╭─ EXCERPT TO READ

The defendants contend that Lawlor v. Zook, 909 F.3d 614, 631 (4th Cir. 2018) "essentially overruled" Morva. R. Doc. No. 941, at 4. This is incorrect. Lawlor simply distinguished Morva on the ground that Morva held that it was not constitutional error for the state court to hold that generalized evidence of "conditions of prison life" was irrelevant and, therefore, inadmissible, whereas the issue in Lawlor was whether it was "constitutional error [for the state court] to exclude proffered expert evidence that [the defendant], based on his personal background and characteristics, presented a 'very low risk' of future violence in prison[.]" Lawlor, 909 F.3d at 625, 631 n.5. The government does not move to exclude expert testimony about the defendants' risk of future violence in prison based on their personal backgrounds and characteristics. See R. Doc. No. 932-1, at 3 (citing Lawlor, 909 F.3d at 628).

╰─
╭─ GIVEN DATA

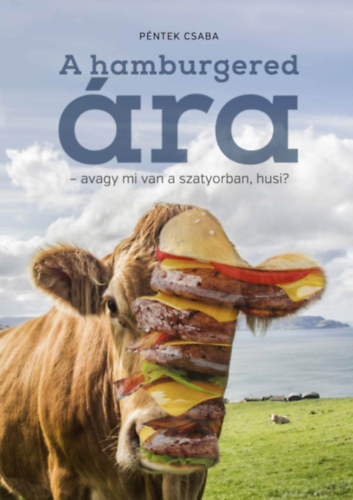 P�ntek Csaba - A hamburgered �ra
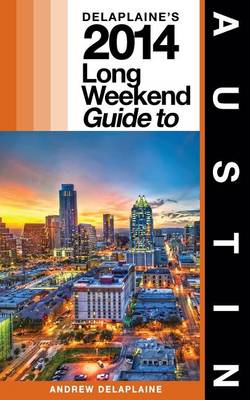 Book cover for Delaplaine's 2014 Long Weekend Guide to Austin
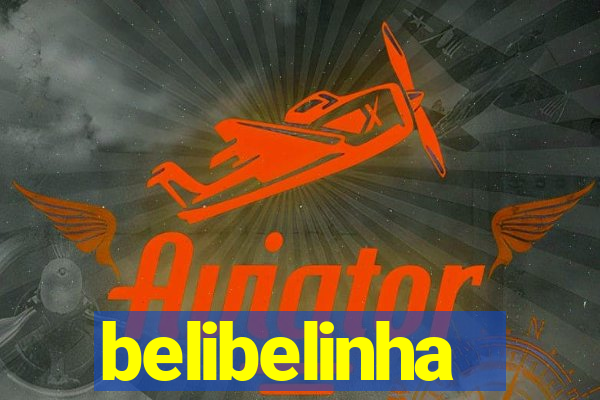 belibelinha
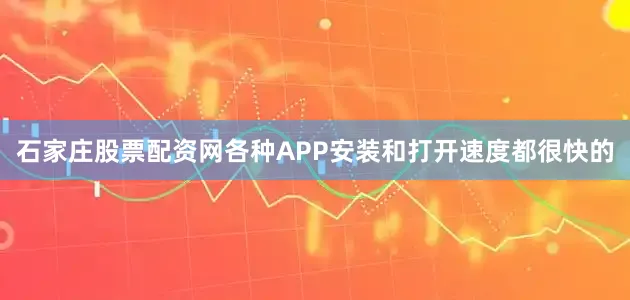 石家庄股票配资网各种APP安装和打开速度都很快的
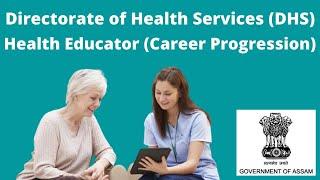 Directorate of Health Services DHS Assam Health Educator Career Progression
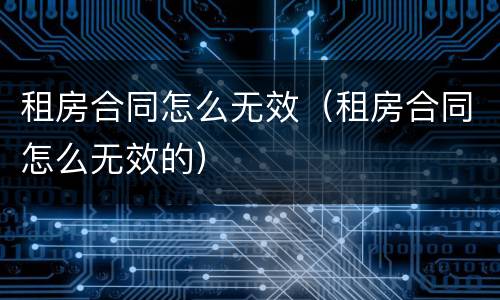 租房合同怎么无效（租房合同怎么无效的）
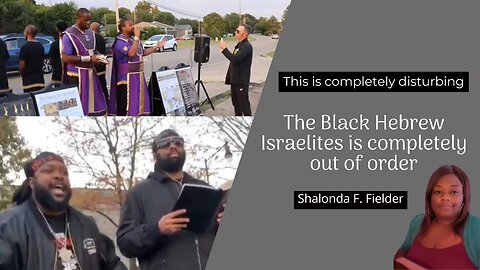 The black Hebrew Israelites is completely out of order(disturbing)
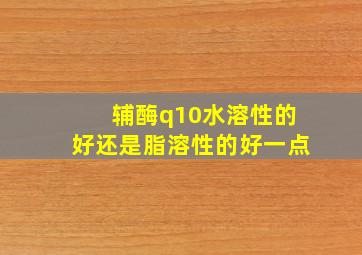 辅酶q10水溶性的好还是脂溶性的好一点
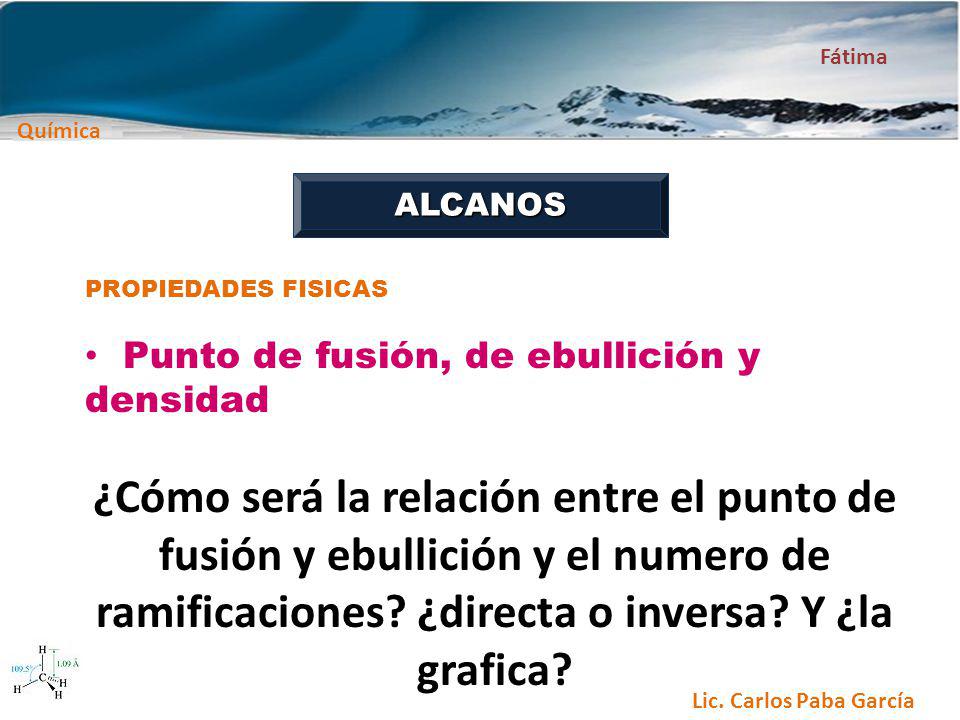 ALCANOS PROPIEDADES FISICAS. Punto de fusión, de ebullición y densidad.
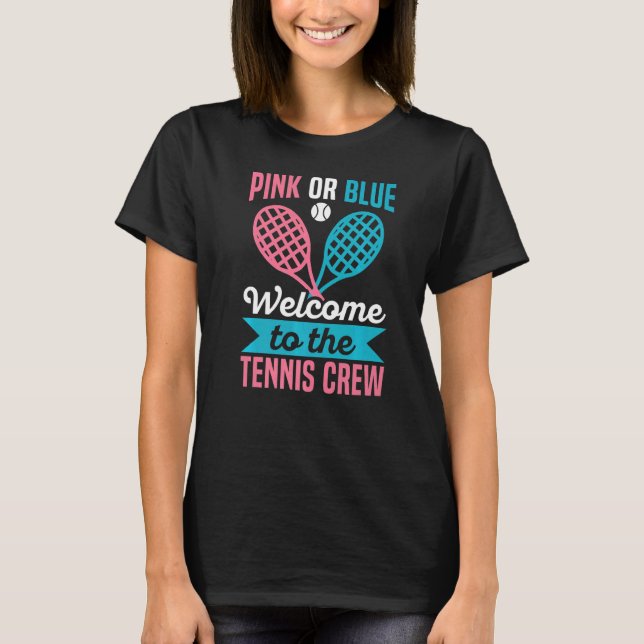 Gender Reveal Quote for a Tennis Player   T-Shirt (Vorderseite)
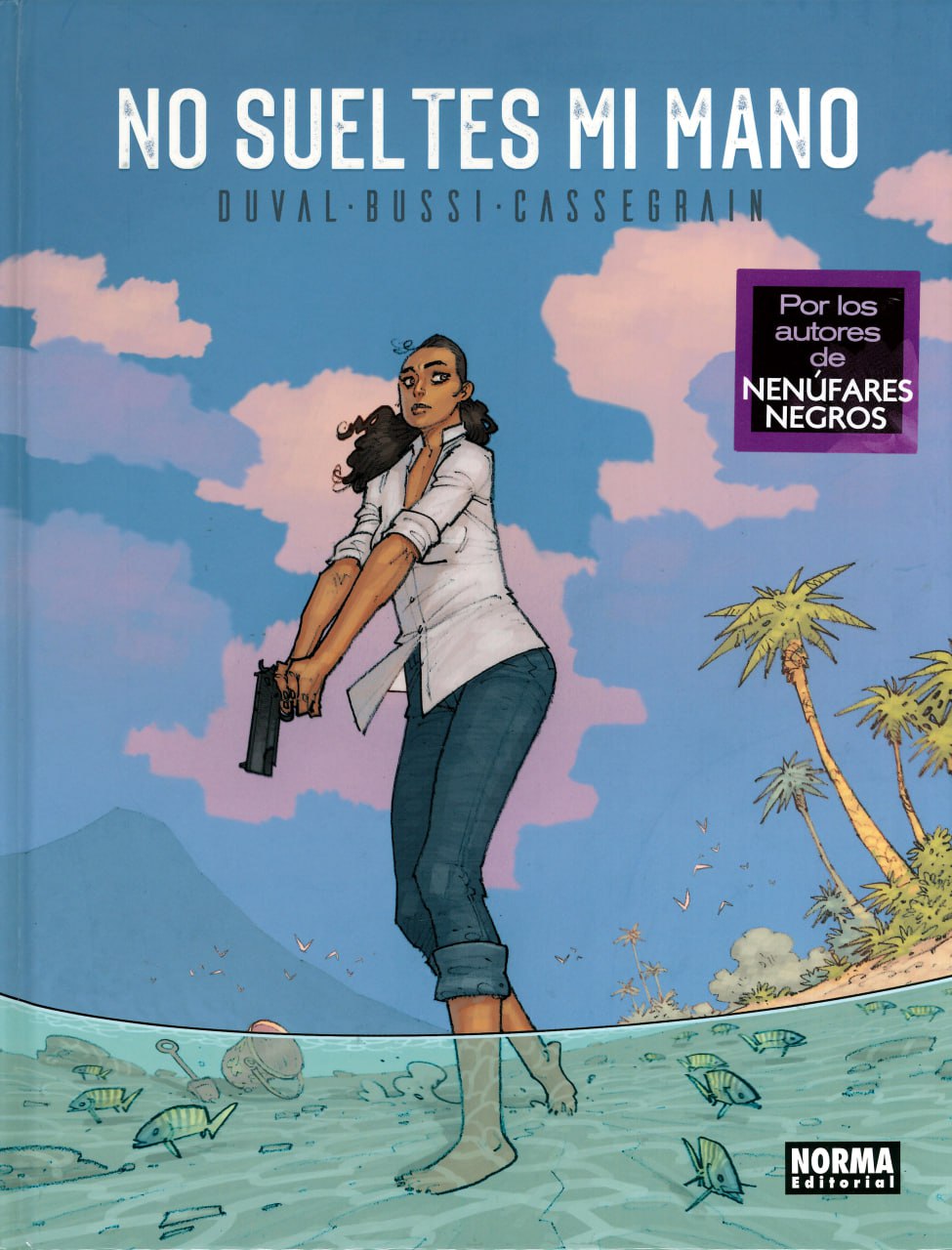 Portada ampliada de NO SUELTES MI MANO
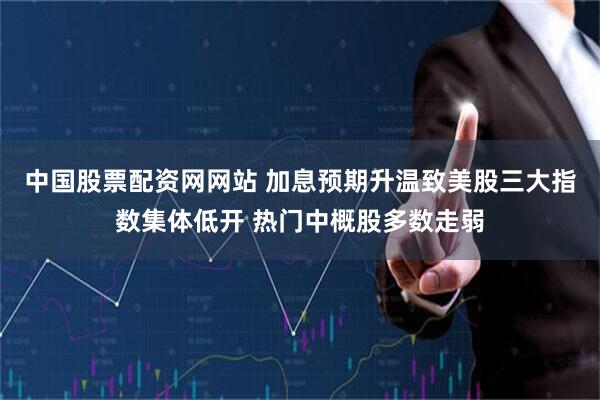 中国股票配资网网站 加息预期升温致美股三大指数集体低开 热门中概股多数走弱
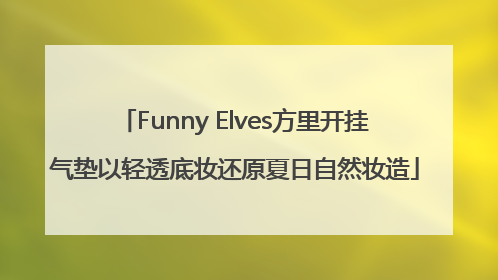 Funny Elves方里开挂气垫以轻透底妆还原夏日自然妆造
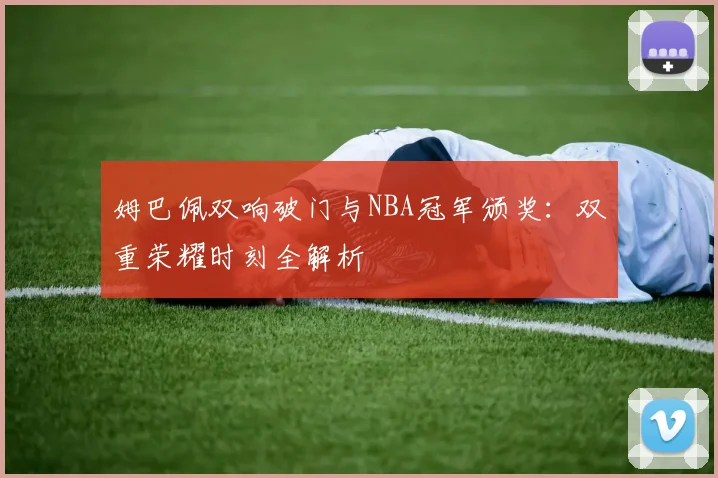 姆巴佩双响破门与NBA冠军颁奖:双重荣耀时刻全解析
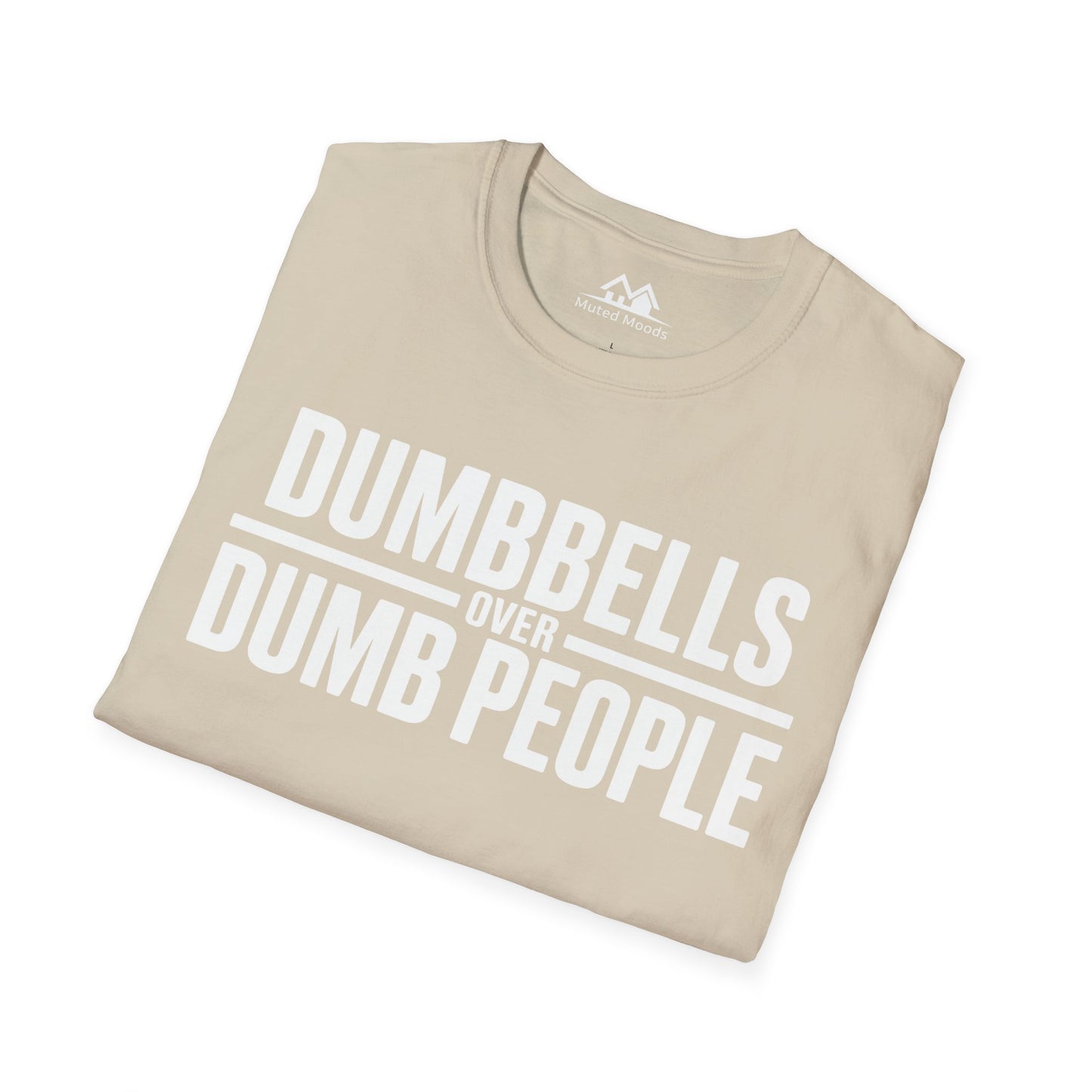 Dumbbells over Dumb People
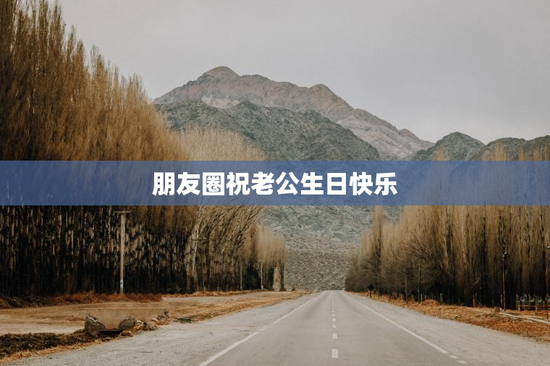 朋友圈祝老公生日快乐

╰─

_THE TASK_.
According to the excerpt on Lawlor and Morva, what do the defendants say Lawlor v. Zook did to Morva? The rows are separate material, unrelated to the excerpt.

_REPLY TO THE EXERCISE_.
They say it "essentially overruled" Morva.